Guglielmo Epifani morto: l'ex segretario della Cgil aveva 71 anni

Guglielmo Epifani morto: l'ex segretario della Cgil aveva 71 anni

Era nato a Roma nel 1950. È stato ad Avellino più volte ma ricordiamo in particolare l'inaugurazione della nuova sede Cgil, che da Via Dante si trasferiva nella sede attuale di Via PP Manna. Si laureò in Filosofia con una tesi su Anna Kuliscioff, l'infanzia caratterizzata dall'impegno nel volontariato per i quartieri di periferia, una grande attenzione al sociale che porta sempre con sé. Un amore quello per lo studio e per la ricerca che, negli anni, non lo ha mai lasciato e al quale aspirava anche a ritornare.

Dopo la laurea si iscrive alla Cgil. Iniziò la carriera di dirigente sindacale nel 1979 con l'incarico di segretario generale aggiunto della categoria dei lavoratori poligrafici e cartai. Vice di Sergio Cofferati dal 1994 al 2002, divenne segretario generale della Cgil fino al 2010. "La sua scomparsa ci addolora", commenta invece il Segretario generale della Confsal Angelo Raffaele Margiotta esprimendo "cordoglio, a nome della Confederazione, per la scomparsa dell'ex segretario generale Cgil".

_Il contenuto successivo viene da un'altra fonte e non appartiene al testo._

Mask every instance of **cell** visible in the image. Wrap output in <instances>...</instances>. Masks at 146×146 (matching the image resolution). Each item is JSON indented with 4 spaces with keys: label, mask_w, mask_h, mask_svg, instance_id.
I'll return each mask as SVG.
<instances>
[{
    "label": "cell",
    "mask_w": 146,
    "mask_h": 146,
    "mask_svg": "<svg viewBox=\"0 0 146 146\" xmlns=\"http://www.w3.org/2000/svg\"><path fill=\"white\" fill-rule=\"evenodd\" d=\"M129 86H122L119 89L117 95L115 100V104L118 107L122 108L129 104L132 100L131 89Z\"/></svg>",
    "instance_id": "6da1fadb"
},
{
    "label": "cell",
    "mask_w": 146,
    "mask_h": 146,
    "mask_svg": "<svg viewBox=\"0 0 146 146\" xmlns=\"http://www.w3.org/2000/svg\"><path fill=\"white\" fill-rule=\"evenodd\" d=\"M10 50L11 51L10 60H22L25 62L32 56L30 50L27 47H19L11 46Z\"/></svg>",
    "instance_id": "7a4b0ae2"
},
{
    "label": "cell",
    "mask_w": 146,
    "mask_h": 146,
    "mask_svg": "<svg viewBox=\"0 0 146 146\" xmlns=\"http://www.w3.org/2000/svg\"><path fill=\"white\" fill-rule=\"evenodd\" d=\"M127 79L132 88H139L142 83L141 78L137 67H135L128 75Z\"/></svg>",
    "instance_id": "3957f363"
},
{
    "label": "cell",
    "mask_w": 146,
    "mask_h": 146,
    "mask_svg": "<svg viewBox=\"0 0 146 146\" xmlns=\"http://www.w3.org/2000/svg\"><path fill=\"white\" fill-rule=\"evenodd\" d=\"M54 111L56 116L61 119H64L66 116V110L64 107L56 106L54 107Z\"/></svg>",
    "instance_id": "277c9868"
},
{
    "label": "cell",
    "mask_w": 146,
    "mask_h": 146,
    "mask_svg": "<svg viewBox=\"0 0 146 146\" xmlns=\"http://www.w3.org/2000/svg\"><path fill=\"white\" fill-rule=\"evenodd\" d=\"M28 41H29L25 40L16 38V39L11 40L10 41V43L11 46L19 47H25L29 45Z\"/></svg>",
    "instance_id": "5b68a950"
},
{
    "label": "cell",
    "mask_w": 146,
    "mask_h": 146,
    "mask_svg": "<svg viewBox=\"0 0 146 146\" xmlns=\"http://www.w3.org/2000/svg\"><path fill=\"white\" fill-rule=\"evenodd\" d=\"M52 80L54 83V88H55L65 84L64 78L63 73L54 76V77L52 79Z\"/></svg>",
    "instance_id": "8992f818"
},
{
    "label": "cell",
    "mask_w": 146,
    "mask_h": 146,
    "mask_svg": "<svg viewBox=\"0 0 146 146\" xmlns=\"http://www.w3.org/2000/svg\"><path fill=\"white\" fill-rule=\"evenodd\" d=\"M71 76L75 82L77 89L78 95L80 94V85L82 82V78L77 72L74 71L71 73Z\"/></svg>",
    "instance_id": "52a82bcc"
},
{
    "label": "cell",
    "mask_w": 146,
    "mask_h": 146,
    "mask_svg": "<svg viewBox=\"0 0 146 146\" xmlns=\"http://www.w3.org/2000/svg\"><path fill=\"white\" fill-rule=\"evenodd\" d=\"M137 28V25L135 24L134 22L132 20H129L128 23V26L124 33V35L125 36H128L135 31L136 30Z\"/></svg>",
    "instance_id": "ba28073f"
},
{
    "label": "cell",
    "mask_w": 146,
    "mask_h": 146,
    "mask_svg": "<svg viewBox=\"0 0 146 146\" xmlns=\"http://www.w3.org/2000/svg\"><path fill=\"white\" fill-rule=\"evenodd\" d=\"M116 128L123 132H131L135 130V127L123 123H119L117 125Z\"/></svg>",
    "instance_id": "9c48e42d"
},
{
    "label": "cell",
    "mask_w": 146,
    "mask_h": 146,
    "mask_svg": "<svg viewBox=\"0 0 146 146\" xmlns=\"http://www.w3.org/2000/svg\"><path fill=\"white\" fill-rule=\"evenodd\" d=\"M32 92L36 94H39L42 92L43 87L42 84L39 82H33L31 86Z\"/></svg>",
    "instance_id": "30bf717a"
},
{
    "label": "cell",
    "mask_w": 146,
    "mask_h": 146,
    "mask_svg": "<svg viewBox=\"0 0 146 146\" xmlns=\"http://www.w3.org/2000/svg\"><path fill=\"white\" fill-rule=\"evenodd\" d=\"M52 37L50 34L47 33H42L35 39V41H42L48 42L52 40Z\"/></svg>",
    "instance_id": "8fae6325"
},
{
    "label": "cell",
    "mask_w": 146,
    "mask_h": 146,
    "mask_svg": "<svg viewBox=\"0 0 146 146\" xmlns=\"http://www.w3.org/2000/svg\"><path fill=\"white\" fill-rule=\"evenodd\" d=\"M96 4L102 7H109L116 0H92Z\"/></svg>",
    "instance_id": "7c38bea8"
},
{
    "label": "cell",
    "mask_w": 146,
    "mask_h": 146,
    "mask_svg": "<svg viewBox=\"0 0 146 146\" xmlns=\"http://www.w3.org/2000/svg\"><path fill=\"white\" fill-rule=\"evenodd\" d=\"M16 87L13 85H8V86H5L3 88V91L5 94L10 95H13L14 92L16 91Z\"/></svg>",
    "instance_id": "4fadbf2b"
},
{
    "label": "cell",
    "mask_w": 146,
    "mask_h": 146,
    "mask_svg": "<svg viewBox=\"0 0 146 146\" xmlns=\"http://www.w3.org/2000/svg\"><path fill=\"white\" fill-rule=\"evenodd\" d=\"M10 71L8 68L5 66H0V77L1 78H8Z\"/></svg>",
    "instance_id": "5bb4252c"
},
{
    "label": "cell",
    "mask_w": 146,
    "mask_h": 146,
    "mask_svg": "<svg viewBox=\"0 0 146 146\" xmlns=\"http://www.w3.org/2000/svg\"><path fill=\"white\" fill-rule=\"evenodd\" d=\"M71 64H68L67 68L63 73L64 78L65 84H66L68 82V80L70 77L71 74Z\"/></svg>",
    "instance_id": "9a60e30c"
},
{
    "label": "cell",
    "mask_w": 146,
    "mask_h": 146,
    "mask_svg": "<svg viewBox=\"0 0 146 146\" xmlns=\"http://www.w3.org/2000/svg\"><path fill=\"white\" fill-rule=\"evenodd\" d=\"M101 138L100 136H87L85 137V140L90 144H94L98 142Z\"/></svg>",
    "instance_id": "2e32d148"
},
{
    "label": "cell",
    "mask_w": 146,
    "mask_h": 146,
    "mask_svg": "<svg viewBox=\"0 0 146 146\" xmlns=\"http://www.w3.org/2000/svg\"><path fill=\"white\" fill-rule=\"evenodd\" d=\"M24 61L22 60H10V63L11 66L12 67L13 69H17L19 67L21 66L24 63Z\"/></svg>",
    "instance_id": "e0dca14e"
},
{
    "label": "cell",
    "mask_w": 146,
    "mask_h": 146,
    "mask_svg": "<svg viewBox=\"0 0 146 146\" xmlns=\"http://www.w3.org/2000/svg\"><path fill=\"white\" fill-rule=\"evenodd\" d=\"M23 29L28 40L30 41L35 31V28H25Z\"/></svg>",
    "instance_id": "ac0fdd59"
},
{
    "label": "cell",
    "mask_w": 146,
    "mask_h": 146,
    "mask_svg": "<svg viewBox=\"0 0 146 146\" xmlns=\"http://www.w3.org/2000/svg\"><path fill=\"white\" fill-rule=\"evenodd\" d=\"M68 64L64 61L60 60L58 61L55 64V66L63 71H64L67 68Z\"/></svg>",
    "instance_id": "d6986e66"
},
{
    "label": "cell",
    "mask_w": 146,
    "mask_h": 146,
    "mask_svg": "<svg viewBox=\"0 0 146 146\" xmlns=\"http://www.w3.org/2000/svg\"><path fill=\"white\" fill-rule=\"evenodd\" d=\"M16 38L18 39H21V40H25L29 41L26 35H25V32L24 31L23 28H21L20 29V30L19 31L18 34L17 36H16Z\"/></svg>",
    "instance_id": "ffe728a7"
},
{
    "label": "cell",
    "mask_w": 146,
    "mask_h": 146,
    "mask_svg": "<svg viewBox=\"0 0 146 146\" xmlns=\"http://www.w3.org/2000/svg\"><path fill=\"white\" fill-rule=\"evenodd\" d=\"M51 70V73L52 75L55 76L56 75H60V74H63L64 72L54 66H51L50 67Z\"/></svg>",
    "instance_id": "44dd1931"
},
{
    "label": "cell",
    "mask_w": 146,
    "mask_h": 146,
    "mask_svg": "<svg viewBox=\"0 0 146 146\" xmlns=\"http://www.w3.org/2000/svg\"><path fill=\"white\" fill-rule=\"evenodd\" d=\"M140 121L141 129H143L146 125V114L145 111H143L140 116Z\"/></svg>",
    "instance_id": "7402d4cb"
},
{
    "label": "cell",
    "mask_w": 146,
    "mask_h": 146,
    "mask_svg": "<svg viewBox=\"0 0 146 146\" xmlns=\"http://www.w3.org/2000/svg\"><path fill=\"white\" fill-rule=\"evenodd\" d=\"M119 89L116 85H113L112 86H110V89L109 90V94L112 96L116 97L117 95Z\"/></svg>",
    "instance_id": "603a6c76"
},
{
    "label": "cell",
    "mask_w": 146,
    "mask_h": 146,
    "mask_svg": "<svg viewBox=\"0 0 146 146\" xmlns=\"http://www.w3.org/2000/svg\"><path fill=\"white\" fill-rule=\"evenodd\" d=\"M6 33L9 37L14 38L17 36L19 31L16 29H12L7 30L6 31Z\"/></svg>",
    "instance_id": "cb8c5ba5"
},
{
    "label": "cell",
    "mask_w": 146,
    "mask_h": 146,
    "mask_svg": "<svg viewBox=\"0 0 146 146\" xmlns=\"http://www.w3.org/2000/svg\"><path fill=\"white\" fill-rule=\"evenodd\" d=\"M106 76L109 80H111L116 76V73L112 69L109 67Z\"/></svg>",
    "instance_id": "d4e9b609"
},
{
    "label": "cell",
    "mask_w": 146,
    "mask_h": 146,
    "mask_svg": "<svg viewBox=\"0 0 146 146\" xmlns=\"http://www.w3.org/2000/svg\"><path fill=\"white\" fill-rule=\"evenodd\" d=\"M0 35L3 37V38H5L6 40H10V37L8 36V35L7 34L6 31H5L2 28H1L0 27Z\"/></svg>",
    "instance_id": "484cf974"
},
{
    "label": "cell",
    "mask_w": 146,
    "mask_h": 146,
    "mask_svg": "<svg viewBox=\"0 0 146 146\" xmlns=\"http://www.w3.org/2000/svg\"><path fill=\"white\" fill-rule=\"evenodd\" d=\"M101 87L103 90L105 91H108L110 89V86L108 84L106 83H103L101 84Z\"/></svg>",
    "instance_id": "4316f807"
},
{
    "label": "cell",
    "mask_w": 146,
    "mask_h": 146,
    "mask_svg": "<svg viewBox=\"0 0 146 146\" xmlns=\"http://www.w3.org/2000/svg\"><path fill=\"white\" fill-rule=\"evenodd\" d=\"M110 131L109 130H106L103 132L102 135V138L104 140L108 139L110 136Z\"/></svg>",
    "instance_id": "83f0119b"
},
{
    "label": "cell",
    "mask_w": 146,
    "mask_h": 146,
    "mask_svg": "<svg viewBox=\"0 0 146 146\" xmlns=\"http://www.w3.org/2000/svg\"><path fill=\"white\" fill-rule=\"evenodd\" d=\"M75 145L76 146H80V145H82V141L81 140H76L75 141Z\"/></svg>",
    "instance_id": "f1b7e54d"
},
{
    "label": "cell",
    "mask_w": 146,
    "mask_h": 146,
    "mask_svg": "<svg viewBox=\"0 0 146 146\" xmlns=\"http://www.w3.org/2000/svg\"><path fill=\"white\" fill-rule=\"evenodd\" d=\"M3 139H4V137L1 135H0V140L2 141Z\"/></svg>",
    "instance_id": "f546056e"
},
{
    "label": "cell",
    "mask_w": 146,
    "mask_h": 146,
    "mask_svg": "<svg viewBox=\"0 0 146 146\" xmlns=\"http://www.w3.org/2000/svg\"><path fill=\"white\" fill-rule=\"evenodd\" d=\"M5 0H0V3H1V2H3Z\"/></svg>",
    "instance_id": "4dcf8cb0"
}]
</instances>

Prima iscritto al Partito Socialista Italiano (PSI), dopo Mani Pulite fu tra le prime tessere del neonato Partito Democratico della Sinistra. Era stato segretario della Cgil prima e poi del Partito Democratico.

"È veramente un dolore apprendere della scomparsa di Guglielmo Epifani - scrive su Twitter Laura Boldrini -". Il 3 novembre 2010 gli succede alla guida Susanna Camusso, prima donna segretaria della Cgil.

L'addio al sindacato non segna l'uscita di scena dalla vita pubblica. "Con la morte di Epifani il sindacato e la politica italiana perdono un signore". Alle elezioni politiche del 2013 viene candidato alla Camera dei deputati, nella circoscrizione Campania 1, come capolista del Partito Democratico, venendo eletto deputato della XVII Legislatura. Traghetta il partito fino al dicembre 2015, quando Matteo Renzi vince le primarie e diventa il leader dei democratici.